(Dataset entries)
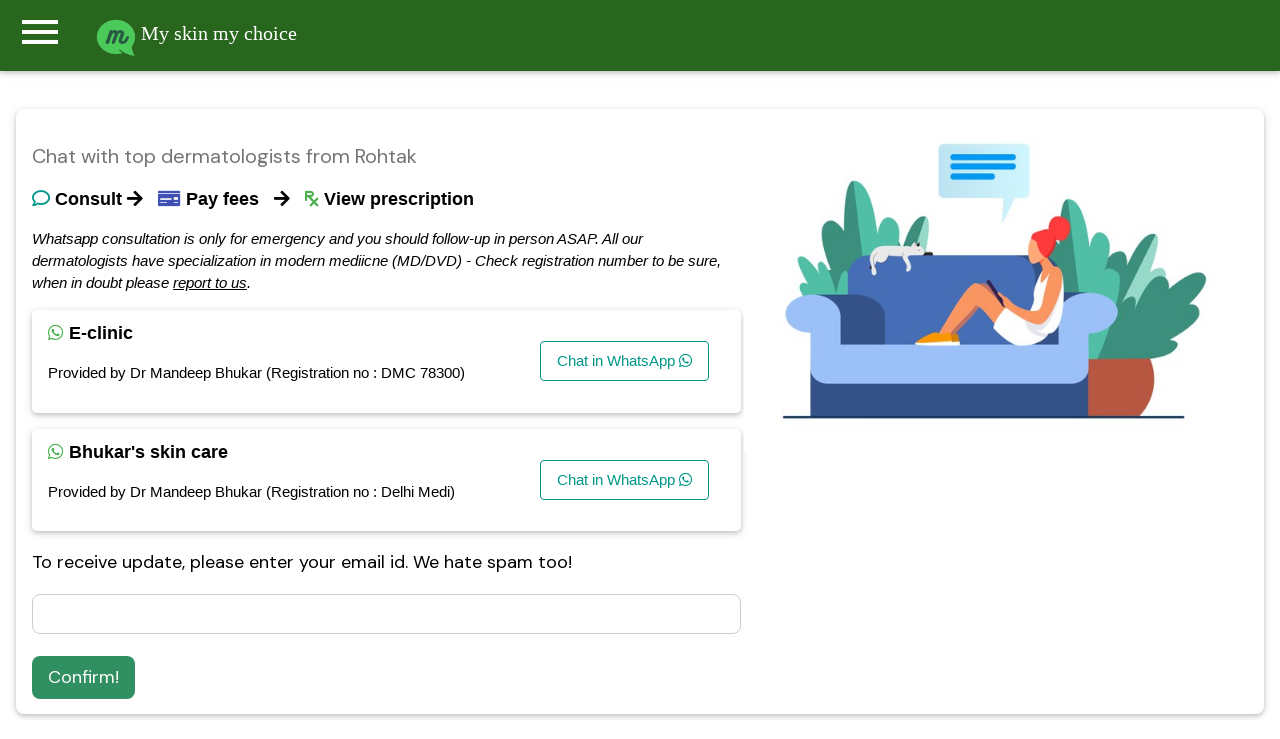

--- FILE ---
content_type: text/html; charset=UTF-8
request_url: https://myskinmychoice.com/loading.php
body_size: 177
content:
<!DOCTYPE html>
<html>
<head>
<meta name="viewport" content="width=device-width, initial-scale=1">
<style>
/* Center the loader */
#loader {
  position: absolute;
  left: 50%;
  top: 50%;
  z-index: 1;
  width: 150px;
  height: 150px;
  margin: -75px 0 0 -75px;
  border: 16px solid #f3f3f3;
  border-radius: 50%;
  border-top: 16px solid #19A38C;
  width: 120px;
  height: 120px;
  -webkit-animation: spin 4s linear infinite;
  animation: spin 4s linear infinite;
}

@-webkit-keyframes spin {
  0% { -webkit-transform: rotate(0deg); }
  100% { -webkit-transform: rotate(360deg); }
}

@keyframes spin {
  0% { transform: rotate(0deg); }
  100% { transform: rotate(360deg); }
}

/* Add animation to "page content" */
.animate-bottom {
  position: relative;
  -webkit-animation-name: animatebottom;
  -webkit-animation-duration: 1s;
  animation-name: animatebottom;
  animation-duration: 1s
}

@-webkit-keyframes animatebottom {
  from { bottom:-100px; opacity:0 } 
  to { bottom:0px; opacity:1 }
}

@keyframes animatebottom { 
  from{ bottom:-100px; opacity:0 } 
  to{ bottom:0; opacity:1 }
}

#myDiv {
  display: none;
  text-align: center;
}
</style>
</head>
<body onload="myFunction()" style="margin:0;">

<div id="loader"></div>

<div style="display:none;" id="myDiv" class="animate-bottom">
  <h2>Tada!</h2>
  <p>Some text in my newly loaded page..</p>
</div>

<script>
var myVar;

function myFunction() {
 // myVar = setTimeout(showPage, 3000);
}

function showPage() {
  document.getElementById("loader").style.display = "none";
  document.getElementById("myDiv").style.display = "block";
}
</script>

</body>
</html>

Your goal: Would you retype every record above exactly, leaving out the pictures?

Solution below:
--- FILE ---
content_type: text/html; charset=UTF-8
request_url: https://myskinmychoice.com/loading.php
body_size: 177
content:
<!DOCTYPE html>
<html>
<head>
<meta name="viewport" content="width=device-width, initial-scale=1">
<style>
/* Center the loader */
#loader {
  position: absolute;
  left: 50%;
  top: 50%;
  z-index: 1;
  width: 150px;
  height: 150px;
  margin: -75px 0 0 -75px;
  border: 16px solid #f3f3f3;
  border-radius: 50%;
  border-top: 16px solid #19A38C;
  width: 120px;
  height: 120px;
  -webkit-animation: spin 4s linear infinite;
  animation: spin 4s linear infinite;
}

@-webkit-keyframes spin {
  0% { -webkit-transform: rotate(0deg); }
  100% { -webkit-transform: rotate(360deg); }
}

@keyframes spin {
  0% { transform: rotate(0deg); }
  100% { transform: rotate(360deg); }
}

/* Add animation to "page content" */
.animate-bottom {
  position: relative;
  -webkit-animation-name: animatebottom;
  -webkit-animation-duration: 1s;
  animation-name: animatebottom;
  animation-duration: 1s
}

@-webkit-keyframes animatebottom {
  from { bottom:-100px; opacity:0 } 
  to { bottom:0px; opacity:1 }
}

@keyframes animatebottom { 
  from{ bottom:-100px; opacity:0 } 
  to{ bottom:0; opacity:1 }
}

#myDiv {
  display: none;
  text-align: center;
}
</style>
</head>
<body onload="myFunction()" style="margin:0;">

<div id="loader"></div>

<div style="display:none;" id="myDiv" class="animate-bottom">
  <h2>Tada!</h2>
  <p>Some text in my newly loaded page..</p>
</div>

<script>
var myVar;

function myFunction() {
 // myVar = setTimeout(showPage, 3000);
}

function showPage() {
  document.getElementById("loader").style.display = "none";
  document.getElementById("myDiv").style.display = "block";
}
</script>

</body>
</html>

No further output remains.